Document passage »
··········

He continued as a post-graduate research fellow in psychology at Sheffield through 1969, developing new tools to study and measure the role of interpersonal skills in successful negotiating and selling.


Rackham’s work as a research fellow led to his first books, The Evaluation of Management Training (Gower Press, 1970), written with Peter B. Warr and Michael William Bird; Developing Interactive Skills (Wellens Publishing, 1971), co-authored with Peter Honey and Michael J. Colbert; and Behaviour Analysis in Training (McGraw-Hill UK, 1977), with Terry Morgan.

From 1970 to 1974, Rackham served as managing director of Performance Improvement Ltd., improving high-level job skills for clients such as IBM, BP, British Airways, Xerox and Honeywell.

In 1974, he founded the Huthwaite Research Group, which later became Huthwaite Inc., a global research and consulting firm based in Northern Virginia, and, Huthwaite Ltd., based in the United Kingdom.

··········

Data shown »
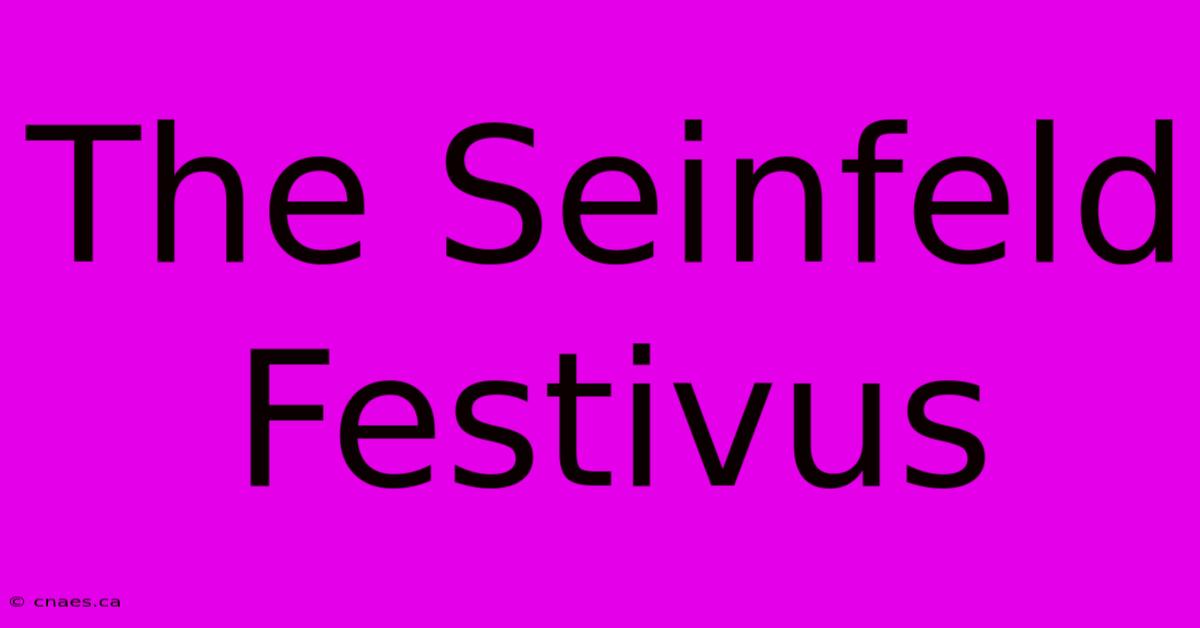 The Seinfeld Festivus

··········

Work task » Reproduce the passage on Rackham's career word for word, between "Rackham’s work as" and "the United Kingdom.", inclusive.

Finished task »
Rackham’s work as a research fellow led to his first books, The Evaluation of Management Training (Gower Press, 1970), written with Peter B. Warr and Michael William Bird; Developing Interactive Skills (Wellens Publishing, 1971), co-authored with Peter Honey and Michael J. Colbert; and Behaviour Analysis in Training (McGraw-Hill UK, 1977), with Terry Morgan.

From 1970 to 1974, Rackham served as managing director of Performance Improvement Ltd., improving high-level job skills for clients such as IBM, BP, British Airways, Xerox and Honeywell.

In 1974, he founded the Huthwaite Research Group, which later became Huthwaite Inc., a global research and consulting firm based in Northern Virginia, and, Huthwaite Ltd., based in the United Kingdom.